What do you think of the site Sean?


----------



## Nebuchadnezzar (Jul 24, 2007)

clfsean said:


> Where's the freaking video?????????


 
The video is on the Home page for the site http://www.maakonline.com/.  As soon as the site opens, it starts.


----------



## Yeti (Jul 25, 2007)

Looks like an offshoot from Wong Kiew Kit. I got that kind of vibe reading his website. I could be wrong but that's the definite flavor I got.


----------



## Mei Hua (Jul 25, 2007)

From the self defense application pictures I saw, all I saw was poor control and things that will get you hurt.

Why the strong reliance on JMA pictures and weaponry when it's a CMA?


Until I see more pictures I cannot really say what style they use, but they do not really resemble a real Shaolin flavored style, could be an offshoot, but it isn't a real Shaolin based style.

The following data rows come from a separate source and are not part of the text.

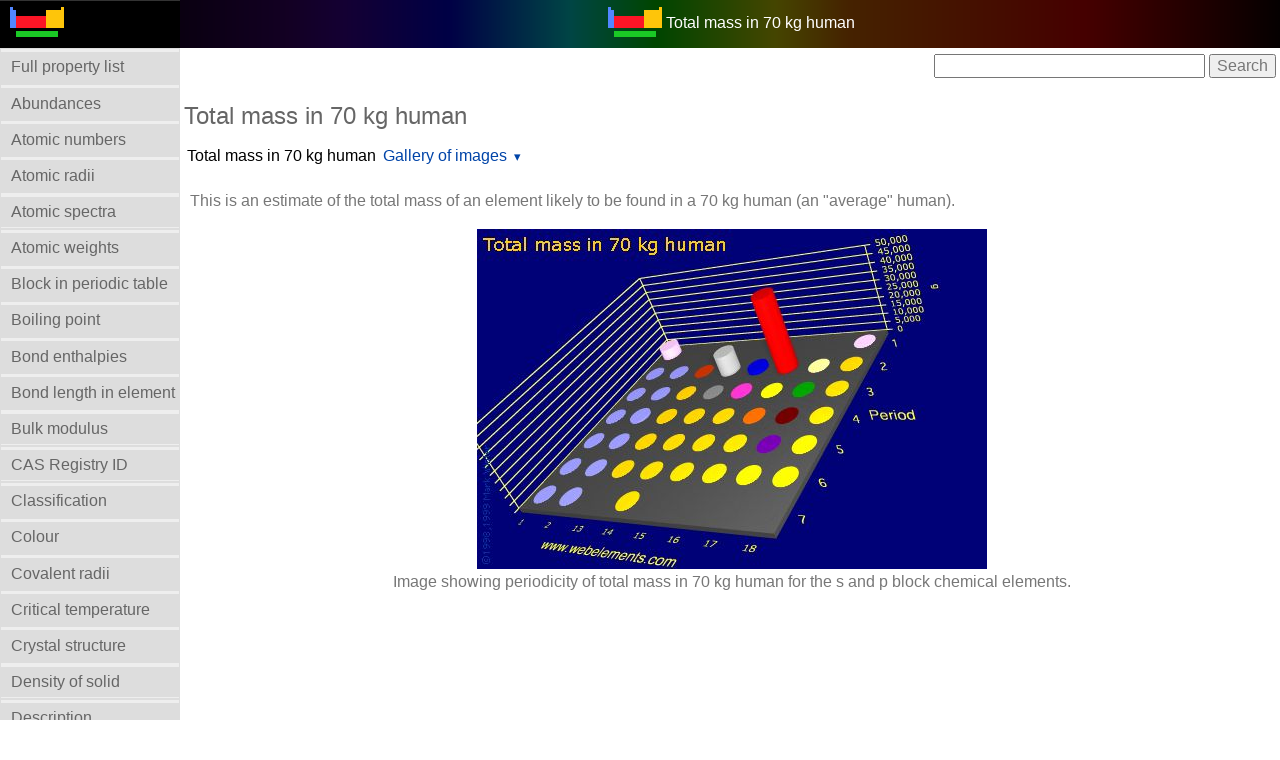

--- FILE ---
content_type: text/html; charset=utf-8
request_url: https://www.google.com/recaptcha/api2/aframe
body_size: 266
content:
<!DOCTYPE HTML><html><head><meta http-equiv="content-type" content="text/html; charset=UTF-8"></head><body><script nonce="tuVOyJdUSNvhyLvBep0VQA">/** Anti-fraud and anti-abuse applications only. See google.com/recaptcha */ try{var clients={'sodar':'https://pagead2.googlesyndication.com/pagead/sodar?'};window.addEventListener("message",function(a){try{if(a.source===window.parent){var b=JSON.parse(a.data);var c=clients[b['id']];if(c){var d=document.createElement('img');d.src=c+b['params']+'&rc='+(localStorage.getItem("rc::a")?sessionStorage.getItem("rc::b"):"");window.document.body.appendChild(d);sessionStorage.setItem("rc::e",parseInt(sessionStorage.getItem("rc::e")||0)+1);localStorage.setItem("rc::h",'1768521257597');}}}catch(b){}});window.parent.postMessage("_grecaptcha_ready", "*");}catch(b){}</script></body></html>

Just seems another in the long line of TMA's teaching LARPtasticly and things that will only get one hurt if they try them in self defense.


----------



## clfsean (Jul 25, 2007)

I'm at work now... will check the vid later, but when I opened the page when I made the first post, there was no vid. Maybe it was just Firefox.. I'll try with IE at home


----------



## Nebuchadnezzar (Jul 25, 2007)

clfsean said:


> I'm at work now... will check the vid later, but when I opened the page when I made the first post, there was no vid. Maybe it was just Firefox.. I'll try with IE at home


 
Oh no!  Not Firefox! :barf:


----------



## clfsean (Jul 25, 2007)

Nebuchadnezzar said:


> Oh no!  Not Firefox! :barf:



Yes Firefox...I'm actually digging it. 

Anyway... looks like Kenpo or some karate-ized something or another, but not 5 Animals.


----------



## Nebuchadnezzar (Jul 27, 2007)

clfsean said:


> Yes Firefox...I'm actually digging it.
> 
> Anyway... looks like Kenpo or some karate-ized something or another, but not 5 Animals.


 
Firefox has been good to me at the beginning and then problematic later.  Beware, it may happen to you.

Back on subject.

I thought it looked like karate and absolutely not like any Chinese style.  I'm still trying to figure out what the Art of Kung Fu is.  Even the tv series made it clear there were different martial systems taught at Shaolin.


----------



## clfsean (Jul 27, 2007)

Marketing wins along with flashy names & stuff. From the video, there's nothing CMA about it. It looks a lot like kenpo to me.


----------